**Document extract**
_____

How to pet-proof your holiday décor

With a few minor adjustments, your home can be filled with holiday cheer and remain a jolly place for pets to play.

How to pet-proof your holiday decor blog
Make sure to hang ornaments out of reach of curious paws. Reserve the upper half of the tree for glass, metal, edible, or fragile ornaments.

The holiday season is upon us. As you gear up for the festivities, keep your family’s Santa Paws in mind when decking the halls. After all, nothing can spoil the holiday spirit quite like an unplanned trip to the vet’s office.

  1. (Don’t) rock around the Christmas tree.
    An illuminated evergreen is often the seasonal centerpiece in many of our old Kentucky homes. There are several precautions to keep in mind when it comes to bringing the outdoors inside this holiday season. Rover.com recommends securely anchoring the tree so it does not tip. One quick way to do this is to invest in a quality, sturdy tree stand. For added security, Rover.com suggests also affixing the tree to the ceiling or a door frame using a clear piece of fishing line.

    Tree stand water may contain fertilizers and can be a breeding ground for dangerous bacteria and mold that could harm your pet’s tummy in just a few sips. PetMD recommends covering your stand with the tree skirt or another DIY option, like aluminum foil, plastic wrap, or a towel.

    Ingested pine needles (both real and artificial) can get caught in your furry friend’s intestinal track, puncturing the lining or causing an obstruction. Make sure to keep an eye on curious kitties and playful pups any time they are around the tree, or better yet, block access to the entire tree with a baby gate.
     
  2. Deck the halls with boughs of…anything but holly.

_____

**Brief 1**
In the holiday décor article, what does PetMD suggest covering the tree stand with?
**Brief 2**
Return the part of the holiday décor article that begins at the words "An illuminated evergreen" and ends after "or a towel.", copied exactly.

_____

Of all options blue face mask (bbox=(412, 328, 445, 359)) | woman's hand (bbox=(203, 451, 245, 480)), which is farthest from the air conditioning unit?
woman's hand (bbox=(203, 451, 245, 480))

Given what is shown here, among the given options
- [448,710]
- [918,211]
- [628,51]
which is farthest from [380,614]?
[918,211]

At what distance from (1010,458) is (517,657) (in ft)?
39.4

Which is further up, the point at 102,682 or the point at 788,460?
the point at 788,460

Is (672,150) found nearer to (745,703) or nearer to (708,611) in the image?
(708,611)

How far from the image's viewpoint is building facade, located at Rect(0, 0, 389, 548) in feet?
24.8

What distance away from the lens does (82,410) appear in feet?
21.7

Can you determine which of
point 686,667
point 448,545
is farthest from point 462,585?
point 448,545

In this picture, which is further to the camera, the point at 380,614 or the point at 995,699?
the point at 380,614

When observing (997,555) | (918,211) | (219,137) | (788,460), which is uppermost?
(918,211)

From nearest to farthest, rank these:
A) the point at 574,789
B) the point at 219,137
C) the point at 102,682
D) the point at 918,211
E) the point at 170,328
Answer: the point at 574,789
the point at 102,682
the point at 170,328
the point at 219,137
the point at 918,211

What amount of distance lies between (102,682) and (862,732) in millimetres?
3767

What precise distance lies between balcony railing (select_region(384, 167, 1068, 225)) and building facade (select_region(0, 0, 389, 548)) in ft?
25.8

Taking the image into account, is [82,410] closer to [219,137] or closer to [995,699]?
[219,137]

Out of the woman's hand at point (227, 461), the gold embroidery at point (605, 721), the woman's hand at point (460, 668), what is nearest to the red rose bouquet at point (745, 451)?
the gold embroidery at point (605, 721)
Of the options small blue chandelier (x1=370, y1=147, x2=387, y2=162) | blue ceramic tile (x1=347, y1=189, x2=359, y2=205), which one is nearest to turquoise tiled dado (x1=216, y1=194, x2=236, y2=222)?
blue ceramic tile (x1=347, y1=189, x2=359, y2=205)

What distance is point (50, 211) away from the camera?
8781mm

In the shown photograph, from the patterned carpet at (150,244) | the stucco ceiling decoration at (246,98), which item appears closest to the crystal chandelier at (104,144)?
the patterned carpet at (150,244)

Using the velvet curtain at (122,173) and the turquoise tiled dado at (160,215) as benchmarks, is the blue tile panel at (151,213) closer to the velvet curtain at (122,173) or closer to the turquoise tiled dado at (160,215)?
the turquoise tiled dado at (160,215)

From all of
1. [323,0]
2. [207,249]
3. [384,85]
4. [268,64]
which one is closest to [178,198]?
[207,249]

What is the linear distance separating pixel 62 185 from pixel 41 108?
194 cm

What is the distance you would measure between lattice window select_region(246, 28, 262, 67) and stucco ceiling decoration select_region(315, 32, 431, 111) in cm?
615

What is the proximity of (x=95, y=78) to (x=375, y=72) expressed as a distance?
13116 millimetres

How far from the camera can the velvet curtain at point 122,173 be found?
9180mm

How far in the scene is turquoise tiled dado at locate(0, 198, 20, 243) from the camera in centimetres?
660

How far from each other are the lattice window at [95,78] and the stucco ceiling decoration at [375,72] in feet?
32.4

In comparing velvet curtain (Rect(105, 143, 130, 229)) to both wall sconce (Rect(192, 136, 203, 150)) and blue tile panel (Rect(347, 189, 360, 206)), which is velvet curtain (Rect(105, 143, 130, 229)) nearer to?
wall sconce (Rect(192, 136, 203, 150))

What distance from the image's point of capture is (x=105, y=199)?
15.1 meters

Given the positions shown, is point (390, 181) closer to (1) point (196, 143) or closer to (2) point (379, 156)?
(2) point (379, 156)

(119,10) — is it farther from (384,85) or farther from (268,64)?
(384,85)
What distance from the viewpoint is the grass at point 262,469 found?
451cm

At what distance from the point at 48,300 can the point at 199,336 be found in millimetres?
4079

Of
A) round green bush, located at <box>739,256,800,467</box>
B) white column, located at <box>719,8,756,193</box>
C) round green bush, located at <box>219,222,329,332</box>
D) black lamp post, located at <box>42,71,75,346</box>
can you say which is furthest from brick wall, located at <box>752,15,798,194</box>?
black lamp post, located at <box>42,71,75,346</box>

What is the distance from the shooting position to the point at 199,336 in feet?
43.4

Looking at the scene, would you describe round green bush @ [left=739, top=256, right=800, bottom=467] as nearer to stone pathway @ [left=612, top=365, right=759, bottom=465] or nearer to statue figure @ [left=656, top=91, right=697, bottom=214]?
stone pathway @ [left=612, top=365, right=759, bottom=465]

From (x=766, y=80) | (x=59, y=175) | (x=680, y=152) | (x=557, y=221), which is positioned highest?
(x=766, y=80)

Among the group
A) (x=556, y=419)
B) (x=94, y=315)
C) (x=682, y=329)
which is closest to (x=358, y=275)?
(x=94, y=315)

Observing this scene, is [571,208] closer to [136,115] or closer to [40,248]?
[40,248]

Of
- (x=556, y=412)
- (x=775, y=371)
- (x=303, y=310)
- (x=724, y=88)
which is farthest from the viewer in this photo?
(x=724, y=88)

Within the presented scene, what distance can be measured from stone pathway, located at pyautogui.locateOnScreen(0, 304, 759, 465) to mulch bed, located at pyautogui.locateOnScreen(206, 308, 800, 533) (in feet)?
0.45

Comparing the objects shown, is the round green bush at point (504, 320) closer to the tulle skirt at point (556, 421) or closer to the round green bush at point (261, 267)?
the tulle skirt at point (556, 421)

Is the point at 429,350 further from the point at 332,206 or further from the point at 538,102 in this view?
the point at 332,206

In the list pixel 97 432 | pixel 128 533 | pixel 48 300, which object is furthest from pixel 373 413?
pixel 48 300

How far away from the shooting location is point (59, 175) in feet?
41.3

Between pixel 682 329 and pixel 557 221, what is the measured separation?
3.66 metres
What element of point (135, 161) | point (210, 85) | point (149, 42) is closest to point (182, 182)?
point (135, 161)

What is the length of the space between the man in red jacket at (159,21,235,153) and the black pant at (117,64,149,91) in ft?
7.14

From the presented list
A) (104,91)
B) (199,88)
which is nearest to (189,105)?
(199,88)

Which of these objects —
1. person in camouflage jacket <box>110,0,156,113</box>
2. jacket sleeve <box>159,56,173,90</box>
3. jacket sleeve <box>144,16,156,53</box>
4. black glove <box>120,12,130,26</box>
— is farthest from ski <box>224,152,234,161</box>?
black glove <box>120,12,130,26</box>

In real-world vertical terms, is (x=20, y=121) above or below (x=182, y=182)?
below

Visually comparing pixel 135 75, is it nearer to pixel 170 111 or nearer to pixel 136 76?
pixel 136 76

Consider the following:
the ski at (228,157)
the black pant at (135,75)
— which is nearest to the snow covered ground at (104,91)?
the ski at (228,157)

_____

**Answer space 1**
The tree skirt or a DIY option like aluminum foil, plastic wrap, or a towel.

**Answer space 2**
An illuminated evergreen is often the seasonal centerpiece in many of our old Kentucky homes. There are several precautions to keep in mind when it comes to bringing the outdoors inside this holiday season. Rover.com recommends securely anchoring the tree so it does not tip. One quick way to do this is to invest in a quality, sturdy tree stand. For added security, Rover.com suggests also affixing the tree to the ceiling or a door frame using a clear piece of fishing line.

    Tree stand water may contain fertilizers and can be a breeding ground for dangerous bacteria and mold that could harm your pet’s tummy in just a few sips. PetMD recommends covering your stand with the tree skirt or another DIY option, like aluminum foil, plastic wrap, or a towel.